§ **EXERCISE INSTRUCTIONS**:
What is needed is an exact transcription of every entry below.

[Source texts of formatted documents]
===============
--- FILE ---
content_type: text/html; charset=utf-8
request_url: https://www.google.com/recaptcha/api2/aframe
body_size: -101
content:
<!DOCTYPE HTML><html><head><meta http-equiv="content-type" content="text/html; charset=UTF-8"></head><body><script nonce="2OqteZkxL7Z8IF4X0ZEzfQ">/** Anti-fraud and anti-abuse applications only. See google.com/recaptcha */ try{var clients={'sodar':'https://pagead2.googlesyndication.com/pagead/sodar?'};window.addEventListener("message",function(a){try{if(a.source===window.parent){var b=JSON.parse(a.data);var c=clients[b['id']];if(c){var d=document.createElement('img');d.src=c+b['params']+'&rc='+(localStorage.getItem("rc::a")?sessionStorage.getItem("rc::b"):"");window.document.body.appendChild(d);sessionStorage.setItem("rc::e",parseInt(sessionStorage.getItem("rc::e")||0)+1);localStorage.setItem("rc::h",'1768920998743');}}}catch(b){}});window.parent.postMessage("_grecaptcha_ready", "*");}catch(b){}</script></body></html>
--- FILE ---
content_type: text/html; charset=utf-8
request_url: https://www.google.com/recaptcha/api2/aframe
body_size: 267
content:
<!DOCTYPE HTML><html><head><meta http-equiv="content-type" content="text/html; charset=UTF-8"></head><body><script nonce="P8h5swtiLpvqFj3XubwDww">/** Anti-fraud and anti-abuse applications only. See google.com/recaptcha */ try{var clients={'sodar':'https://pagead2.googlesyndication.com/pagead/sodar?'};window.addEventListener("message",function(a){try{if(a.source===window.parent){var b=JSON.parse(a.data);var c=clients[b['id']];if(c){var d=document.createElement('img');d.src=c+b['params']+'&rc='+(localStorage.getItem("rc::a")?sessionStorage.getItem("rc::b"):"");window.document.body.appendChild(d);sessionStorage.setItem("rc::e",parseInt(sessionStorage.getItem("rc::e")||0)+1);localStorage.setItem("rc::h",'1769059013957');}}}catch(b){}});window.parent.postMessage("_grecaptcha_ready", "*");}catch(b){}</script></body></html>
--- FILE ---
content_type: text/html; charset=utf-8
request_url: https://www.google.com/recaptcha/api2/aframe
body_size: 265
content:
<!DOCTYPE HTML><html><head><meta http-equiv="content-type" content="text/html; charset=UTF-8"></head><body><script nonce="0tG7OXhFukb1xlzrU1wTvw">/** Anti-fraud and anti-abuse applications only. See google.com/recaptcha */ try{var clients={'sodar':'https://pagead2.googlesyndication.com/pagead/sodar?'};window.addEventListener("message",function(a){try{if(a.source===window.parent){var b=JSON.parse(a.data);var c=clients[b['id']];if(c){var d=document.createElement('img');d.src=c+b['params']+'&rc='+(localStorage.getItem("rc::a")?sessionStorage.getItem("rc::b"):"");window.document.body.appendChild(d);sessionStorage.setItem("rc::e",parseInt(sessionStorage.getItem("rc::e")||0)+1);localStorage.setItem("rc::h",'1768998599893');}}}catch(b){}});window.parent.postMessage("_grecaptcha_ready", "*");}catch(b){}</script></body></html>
===============
§ **OUTPUT FOR THIS TASK**:
--- FILE ---
content_type: text/html; charset=utf-8
request_url: https://www.google.com/recaptcha/api2/aframe
body_size: -101
content:
<!DOCTYPE HTML><html><head><meta http-equiv="content-type" content="text/html; charset=UTF-8"></head><body><script nonce="2OqteZkxL7Z8IF4X0ZEzfQ">/** Anti-fraud and anti-abuse applications only. See google.com/recaptcha */ try{var clients={'sodar':'https://pagead2.googlesyndication.com/pagead/sodar?'};window.addEventListener("message",function(a){try{if(a.source===window.parent){var b=JSON.parse(a.data);var c=clients[b['id']];if(c){var d=document.createElement('img');d.src=c+b['params']+'&rc='+(localStorage.getItem("rc::a")?sessionStorage.getItem("rc::b"):"");window.document.body.appendChild(d);sessionStorage.setItem("rc::e",parseInt(sessionStorage.getItem("rc::e")||0)+1);localStorage.setItem("rc::h",'1768920998743');}}}catch(b){}});window.parent.postMessage("_grecaptcha_ready", "*");}catch(b){}</script></body></html>
--- FILE ---
content_type: text/html; charset=utf-8
request_url: https://www.google.com/recaptcha/api2/aframe
body_size: 267
content:
<!DOCTYPE HTML><html><head><meta http-equiv="content-type" content="text/html; charset=UTF-8"></head><body><script nonce="P8h5swtiLpvqFj3XubwDww">/** Anti-fraud and anti-abuse applications only. See google.com/recaptcha */ try{var clients={'sodar':'https://pagead2.googlesyndication.com/pagead/sodar?'};window.addEventListener("message",function(a){try{if(a.source===window.parent){var b=JSON.parse(a.data);var c=clients[b['id']];if(c){var d=document.createElement('img');d.src=c+b['params']+'&rc='+(localStorage.getItem("rc::a")?sessionStorage.getItem("rc::b"):"");window.document.body.appendChild(d);sessionStorage.setItem("rc::e",parseInt(sessionStorage.getItem("rc::e")||0)+1);localStorage.setItem("rc::h",'1769059013957');}}}catch(b){}});window.parent.postMessage("_grecaptcha_ready", "*");}catch(b){}</script></body></html>
--- FILE ---
content_type: text/html; charset=utf-8
request_url: https://www.google.com/recaptcha/api2/aframe
body_size: 265
content:
<!DOCTYPE HTML><html><head><meta http-equiv="content-type" content="text/html; charset=UTF-8"></head><body><script nonce="0tG7OXhFukb1xlzrU1wTvw">/** Anti-fraud and anti-abuse applications only. See google.com/recaptcha */ try{var clients={'sodar':'https://pagead2.googlesyndication.com/pagead/sodar?'};window.addEventListener("message",function(a){try{if(a.source===window.parent){var b=JSON.parse(a.data);var c=clients[b['id']];if(c){var d=document.createElement('img');d.src=c+b['params']+'&rc='+(localStorage.getItem("rc::a")?sessionStorage.getItem("rc::b"):"");window.document.body.appendChild(d);sessionStorage.setItem("rc::e",parseInt(sessionStorage.getItem("rc::e")||0)+1);localStorage.setItem("rc::h",'1768998599893');}}}catch(b){}});window.parent.postMessage("_grecaptcha_ready", "*");}catch(b){}</script></body></html>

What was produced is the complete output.